The East Aeolic (i.e. Lesbian) epichoric dialect is described in standard works such as Bechtel 1921: 1–130, Buck 1955, and Colvin 2007; see also now Finkelberg 2018 and Hodot 2018. Blümel 1982, a study of the Aeolic group within a generative framework, is a difficult work, which should only be approached by experts. The most up-to-date study of the dialect as transmitted by inscriptions is the excellent Hodot 1990.

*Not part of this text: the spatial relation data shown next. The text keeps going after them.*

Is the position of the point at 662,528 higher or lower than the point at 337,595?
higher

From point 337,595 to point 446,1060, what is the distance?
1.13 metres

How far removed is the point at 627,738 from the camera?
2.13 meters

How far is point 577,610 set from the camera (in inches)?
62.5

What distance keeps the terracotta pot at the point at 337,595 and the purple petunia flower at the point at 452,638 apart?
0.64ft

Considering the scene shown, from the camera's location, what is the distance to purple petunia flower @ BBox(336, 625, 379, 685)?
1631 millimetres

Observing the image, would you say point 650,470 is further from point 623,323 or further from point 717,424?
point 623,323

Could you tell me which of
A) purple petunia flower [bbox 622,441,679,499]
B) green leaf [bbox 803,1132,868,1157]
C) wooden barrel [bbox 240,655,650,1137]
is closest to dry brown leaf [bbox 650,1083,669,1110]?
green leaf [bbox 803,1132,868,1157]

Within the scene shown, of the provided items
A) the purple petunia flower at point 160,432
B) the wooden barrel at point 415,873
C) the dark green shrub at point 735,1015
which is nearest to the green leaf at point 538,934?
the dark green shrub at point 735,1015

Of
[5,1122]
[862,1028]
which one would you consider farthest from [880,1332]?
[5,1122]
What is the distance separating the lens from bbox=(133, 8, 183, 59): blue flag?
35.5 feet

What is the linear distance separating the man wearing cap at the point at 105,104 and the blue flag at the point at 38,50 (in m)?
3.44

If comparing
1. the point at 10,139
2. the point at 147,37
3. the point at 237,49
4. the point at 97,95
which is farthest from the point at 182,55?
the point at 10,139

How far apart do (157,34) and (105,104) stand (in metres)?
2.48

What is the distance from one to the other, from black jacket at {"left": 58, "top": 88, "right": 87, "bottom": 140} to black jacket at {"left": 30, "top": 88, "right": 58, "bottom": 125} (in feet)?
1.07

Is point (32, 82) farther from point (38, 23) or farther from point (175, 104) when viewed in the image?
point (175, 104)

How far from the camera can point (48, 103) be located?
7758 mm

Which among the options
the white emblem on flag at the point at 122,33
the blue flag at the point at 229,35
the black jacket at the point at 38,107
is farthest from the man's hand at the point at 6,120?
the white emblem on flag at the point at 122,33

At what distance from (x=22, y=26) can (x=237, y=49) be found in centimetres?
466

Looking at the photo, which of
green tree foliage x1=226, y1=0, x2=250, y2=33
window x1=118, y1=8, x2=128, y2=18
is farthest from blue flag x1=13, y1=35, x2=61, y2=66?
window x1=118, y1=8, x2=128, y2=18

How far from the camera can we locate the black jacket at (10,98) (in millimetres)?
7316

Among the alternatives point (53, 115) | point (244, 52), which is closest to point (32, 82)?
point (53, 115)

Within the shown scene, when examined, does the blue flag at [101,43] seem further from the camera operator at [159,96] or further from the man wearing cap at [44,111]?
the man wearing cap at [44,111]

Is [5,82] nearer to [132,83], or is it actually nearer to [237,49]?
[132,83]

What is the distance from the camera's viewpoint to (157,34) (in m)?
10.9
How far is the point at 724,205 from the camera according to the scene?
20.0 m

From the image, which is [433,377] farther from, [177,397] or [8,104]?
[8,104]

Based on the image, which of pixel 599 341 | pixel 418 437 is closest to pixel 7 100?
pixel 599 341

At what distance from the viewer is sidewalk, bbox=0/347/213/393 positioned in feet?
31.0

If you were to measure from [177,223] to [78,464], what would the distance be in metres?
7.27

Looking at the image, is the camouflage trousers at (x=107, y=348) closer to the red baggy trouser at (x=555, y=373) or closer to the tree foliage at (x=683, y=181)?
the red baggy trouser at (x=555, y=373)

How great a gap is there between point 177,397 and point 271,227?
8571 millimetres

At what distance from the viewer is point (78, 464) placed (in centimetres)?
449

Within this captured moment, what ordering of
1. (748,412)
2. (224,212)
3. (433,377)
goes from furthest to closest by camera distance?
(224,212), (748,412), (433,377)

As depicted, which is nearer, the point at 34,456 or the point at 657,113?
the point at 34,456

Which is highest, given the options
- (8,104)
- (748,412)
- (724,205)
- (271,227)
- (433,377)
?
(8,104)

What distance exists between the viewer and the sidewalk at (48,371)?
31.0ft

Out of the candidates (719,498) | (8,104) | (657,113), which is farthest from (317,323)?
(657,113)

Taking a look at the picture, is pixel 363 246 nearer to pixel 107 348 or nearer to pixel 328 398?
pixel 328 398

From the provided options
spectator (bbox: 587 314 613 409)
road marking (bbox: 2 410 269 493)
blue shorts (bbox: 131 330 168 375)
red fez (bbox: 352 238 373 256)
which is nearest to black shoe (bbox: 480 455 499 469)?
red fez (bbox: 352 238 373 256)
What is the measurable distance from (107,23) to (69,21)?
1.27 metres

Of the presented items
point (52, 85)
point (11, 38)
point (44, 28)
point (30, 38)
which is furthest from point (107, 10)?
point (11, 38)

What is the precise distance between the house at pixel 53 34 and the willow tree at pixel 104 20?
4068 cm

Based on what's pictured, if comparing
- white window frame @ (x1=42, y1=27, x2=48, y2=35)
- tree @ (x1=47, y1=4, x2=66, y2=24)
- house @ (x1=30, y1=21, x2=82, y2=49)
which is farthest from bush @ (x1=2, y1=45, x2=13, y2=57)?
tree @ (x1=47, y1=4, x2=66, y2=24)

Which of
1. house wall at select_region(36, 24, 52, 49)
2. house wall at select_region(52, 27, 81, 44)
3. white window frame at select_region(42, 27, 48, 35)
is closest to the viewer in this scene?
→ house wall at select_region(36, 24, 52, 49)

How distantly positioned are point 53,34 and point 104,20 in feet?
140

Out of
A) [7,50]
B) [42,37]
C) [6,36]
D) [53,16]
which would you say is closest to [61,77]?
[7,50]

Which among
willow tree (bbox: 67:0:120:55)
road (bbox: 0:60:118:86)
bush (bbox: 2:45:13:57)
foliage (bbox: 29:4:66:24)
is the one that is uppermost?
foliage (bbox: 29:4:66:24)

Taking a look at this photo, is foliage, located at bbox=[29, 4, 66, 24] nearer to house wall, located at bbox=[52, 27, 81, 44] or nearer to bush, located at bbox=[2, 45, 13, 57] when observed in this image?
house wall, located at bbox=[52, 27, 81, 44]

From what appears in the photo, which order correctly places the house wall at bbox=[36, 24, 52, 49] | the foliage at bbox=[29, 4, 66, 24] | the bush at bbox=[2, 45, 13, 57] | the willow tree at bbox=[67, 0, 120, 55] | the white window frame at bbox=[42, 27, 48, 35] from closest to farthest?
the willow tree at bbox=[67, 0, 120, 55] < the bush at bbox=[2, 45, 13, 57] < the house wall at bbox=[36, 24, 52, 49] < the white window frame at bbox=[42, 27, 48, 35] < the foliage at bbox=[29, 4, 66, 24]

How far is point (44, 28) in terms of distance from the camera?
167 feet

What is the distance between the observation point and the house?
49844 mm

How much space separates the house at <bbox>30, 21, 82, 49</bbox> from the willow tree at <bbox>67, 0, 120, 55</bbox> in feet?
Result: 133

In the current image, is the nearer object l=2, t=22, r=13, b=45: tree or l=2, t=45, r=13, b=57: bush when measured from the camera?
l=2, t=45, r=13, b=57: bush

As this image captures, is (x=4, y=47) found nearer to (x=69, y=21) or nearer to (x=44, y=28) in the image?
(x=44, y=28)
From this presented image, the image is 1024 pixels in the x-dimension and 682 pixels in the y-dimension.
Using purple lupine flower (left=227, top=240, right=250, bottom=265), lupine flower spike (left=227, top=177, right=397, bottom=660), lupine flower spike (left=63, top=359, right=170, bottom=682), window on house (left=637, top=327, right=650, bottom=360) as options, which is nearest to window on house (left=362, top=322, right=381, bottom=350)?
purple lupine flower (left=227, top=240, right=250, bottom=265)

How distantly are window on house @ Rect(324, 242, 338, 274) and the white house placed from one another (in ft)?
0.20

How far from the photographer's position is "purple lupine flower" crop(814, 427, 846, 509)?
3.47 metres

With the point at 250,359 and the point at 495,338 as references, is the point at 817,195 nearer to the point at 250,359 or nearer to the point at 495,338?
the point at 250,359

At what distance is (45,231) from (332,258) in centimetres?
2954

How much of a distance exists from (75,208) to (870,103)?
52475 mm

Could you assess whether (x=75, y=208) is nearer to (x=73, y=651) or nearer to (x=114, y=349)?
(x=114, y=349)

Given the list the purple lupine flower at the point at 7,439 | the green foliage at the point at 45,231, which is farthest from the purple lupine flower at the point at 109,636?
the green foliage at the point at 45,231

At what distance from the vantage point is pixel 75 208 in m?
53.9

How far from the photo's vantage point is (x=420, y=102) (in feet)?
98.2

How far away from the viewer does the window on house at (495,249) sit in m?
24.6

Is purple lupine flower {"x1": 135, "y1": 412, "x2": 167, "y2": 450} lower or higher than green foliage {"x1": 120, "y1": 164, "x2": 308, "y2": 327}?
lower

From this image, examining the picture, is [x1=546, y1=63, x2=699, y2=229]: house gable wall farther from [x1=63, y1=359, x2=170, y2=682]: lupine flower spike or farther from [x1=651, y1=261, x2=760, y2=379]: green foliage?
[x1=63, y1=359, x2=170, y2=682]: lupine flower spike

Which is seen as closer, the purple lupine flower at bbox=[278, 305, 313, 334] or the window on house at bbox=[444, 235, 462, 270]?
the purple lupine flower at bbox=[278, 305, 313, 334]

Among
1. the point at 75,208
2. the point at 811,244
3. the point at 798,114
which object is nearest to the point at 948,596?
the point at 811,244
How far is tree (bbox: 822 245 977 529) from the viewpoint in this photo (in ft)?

There is no comprehensive and up-to-date overview of the passages in which ancient grammatical and dialectological sources discuss Sappho’s language. This can still be studied only by scanning the whole apparatus and index auctorum of Voigt 1971. Individual studies dealing with some aspects of the grammarians’ handling of ancient lyric (and thus also of Sappho) are García Teijeiro 1993, Cassio 1993, 2007.
Further Reading
Silk 2010 is a helpful introduction to the language of lyric poetry in general. Two excellent commentaries are most perceptive on Sappho’s poetic language: Hutchinson 2001: 139–86 and Budelmann 2018: 113–52; Tzamali 1996 is useful on points of detail. Several of the chapters in section I (‘Language and literary context’) of Greene 1996a have a lot to say about Sappho’s poetic language. Zellner 2010 has an axe to grind but brings out the playfulness of Sappho’s rhetorical style.
Further Reading
The complexities of the first-person speaker in Greek lyric poetry are well described by Slings 1990a and further discussed in a collection of essays edited by Bakker 2017. Calame 1996 ≈ 2001: 210–14, 231–3, 249–52 ≈ 1977: i 367–72, 400–4, 427–32, Lardinois 1996, and F. Ferrari 2010 argue for the public performance of Sappho’s songs. For Sappho’s love songs, Winkler 1981 = H. Foley 1981: 63–89 ≈ Winkler 1990: 162–87 ≈ Greene 1996a: 89–109, Snyder 1997, and Boehringer and Calame 2016 may be consulted. For the songs about her brothers, see F. Ferrari 2014, Lardinois 2016, and Peponi 2016. Lidov 2016 discusses both types of song.
Further Reading
Culler 2015 is an excellent resource for an overview of modern lyric, as is Jackson and Prins 2014, while Prins 1999 addresses Sappho’s place within the genre. For recent ‘literary’ approaches to Sappho, see Budelmann and Phillips 2018, and for helpful discussion on the idea of the lyric in Pindar, Payne 2007, 2018. For apostrophe in Sappho, see Greene 1994 = 1996a: 233–47, and for deixis, Felson 2004, Peponi 2004 (in Alcman), and D’Alessio 2018. For readings of Sappho which engage with body, time, and language, see Burnett 1983: 209–313, duBois 1995, Carson 1986, 1996, 1997, Winkler 1990: 162–87, Greene and Skinner 2009.
Further Reading
A discussion of myth in Greek lyric that would show Sappho’s commonalities and differences would be useful, but Nagy 2007 is idiosyncratic and already outdated. Meyerhoff 1984 compares Sappho and Alcaeus, and although the newer fragments are of course absent and some interpretations are forced, the book offers many good observations. There are excellent studies of the myths in particular poems and fragments: on fr. 16, Pfeijffer 2000a is especially helpful; on the Tithonus Poem, see Greene and Skinner 2009; on fr. 44, Spelman 2017a offers an interesting interpretation and gives a good view of the discussion.
Further Reading
The hymnic elements in Sappho’s prayer to Aphrodite in fr. 1 have been much discussed. For the conventions of Greek hymns, see Pulleyn 1997, Furley and Bremer 2001. For fr. 1’s relationship to cultic hymns, see Cameron 1939, Stanley 1976, B. Thomas 1999. For Sappho’s relationship with Aphrodite more generally, see Martyn 1990, Schlesier 2016. The recent papyrus finds have led to increased interest in the role of Hera in Sappho’s poetry: Boedeker 2016, Kurke 2016: 242–9.